=== TEXT SEGMENT ===
# Apprenticeship process ?s



## HARRY304E (Sep 15, 2010)

1000ghost said:


> I applied to JATC a few months ago and have already taken the tests and gone to an interview. I got my ranking today (14), but was told that they send out acceptance letters in a month. Are there other considerations at this point for who gets in or is it straight up ranking order? Whats a typical class size? Will I make it? Anybody who has been down this road before able to give me the play by play on what happens next?


I hope you make it in Good luck..:thumbup::thumbup:


----------



## Tom45acp (Sep 6, 2011)

How many actually enter the program depends on a few factors.


If the local is very large they will be taking in more apprentices. Another factor is the age of existing members as they will need to be replaced as they retire.

Our program takes in about ten apprentices a year. I am not sure what our total membership is, but it is less than 500.
===
■ **SET OF TASKS**:
1. Answer these questions from the apprenticeship thread:
(a) What ranking did the applicant receive?
(b) According to what the applicant was told, when are acceptance letters sent out?
(c) About how many apprentices does Tom45acp's program take in each year?
2. Return the part of the apprenticeship thread from "## Tom45acp (Sep" up to and including "less than 500.", copied word for word.
=== DATA SUPPLIED ===
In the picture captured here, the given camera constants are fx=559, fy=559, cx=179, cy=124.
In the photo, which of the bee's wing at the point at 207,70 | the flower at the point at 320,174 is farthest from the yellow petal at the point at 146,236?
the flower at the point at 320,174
===
=== DATA SUPPLIED ===
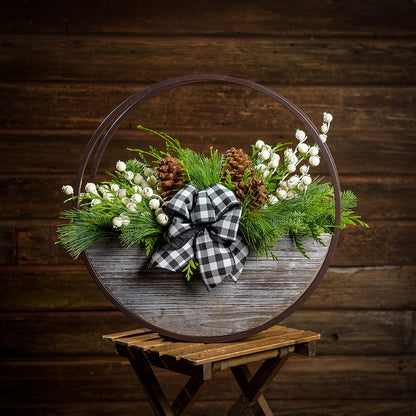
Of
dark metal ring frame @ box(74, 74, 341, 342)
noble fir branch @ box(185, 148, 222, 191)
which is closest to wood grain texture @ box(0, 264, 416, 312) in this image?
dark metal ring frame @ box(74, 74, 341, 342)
===
=== DATA SUPPLIED ===
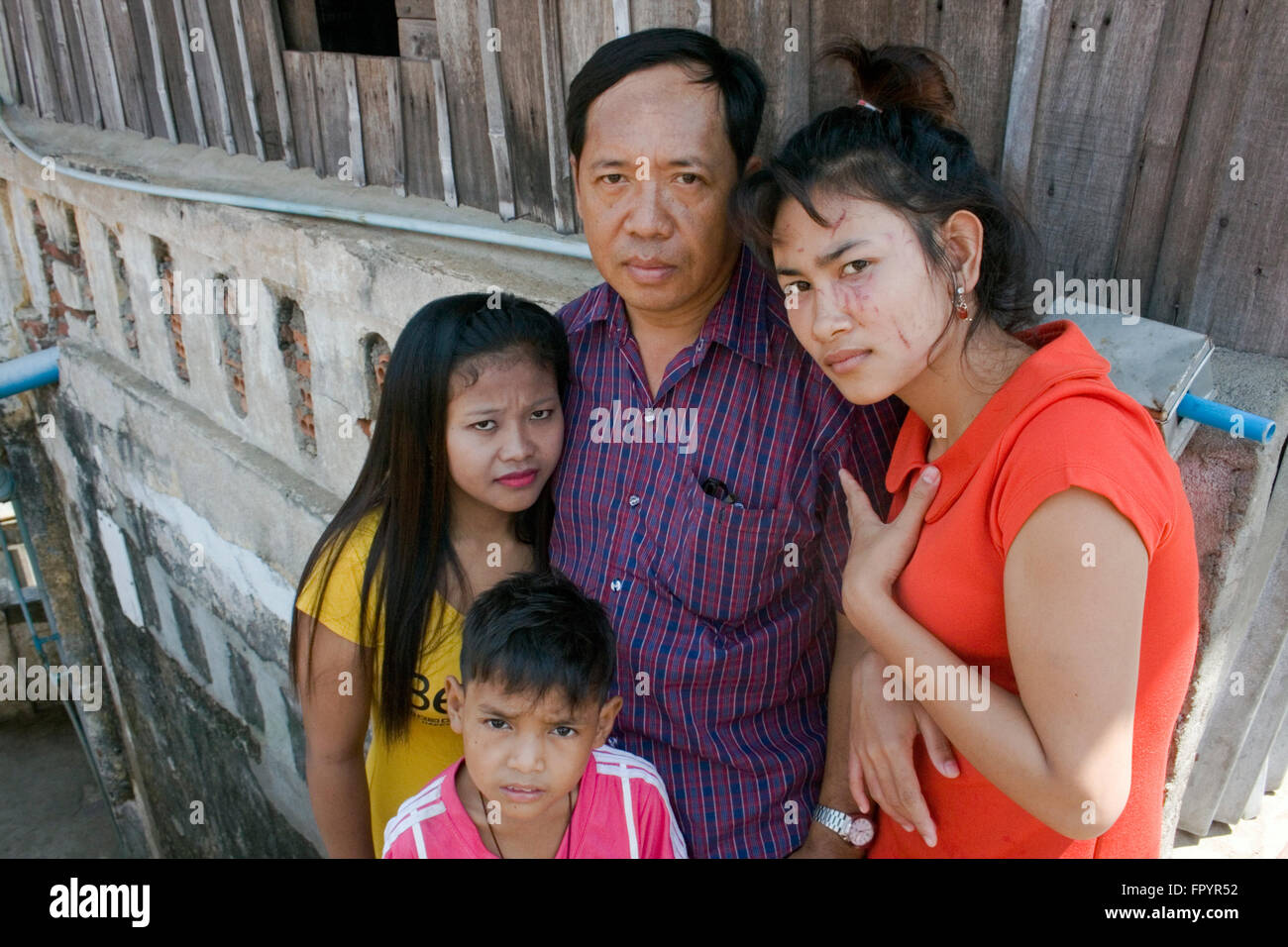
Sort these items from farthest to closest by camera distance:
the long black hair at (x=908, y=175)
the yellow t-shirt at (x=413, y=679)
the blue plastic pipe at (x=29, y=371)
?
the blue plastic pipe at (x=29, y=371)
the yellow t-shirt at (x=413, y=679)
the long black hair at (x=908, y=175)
===
■ **SOLUTIONS PER TASK**:
1.
(a) 14
(b) In a month
(c) About ten

2.
## Tom45acp (Sep 6, 2011)

How many actually enter the program depends on a few factors.


If the local is very large they will be taking in more apprentices. Another factor is the age of existing members as they will need to be replaced as they retire.

Our program takes in about ten apprentices a year. I am not sure what our total membership is, but it is less than 500.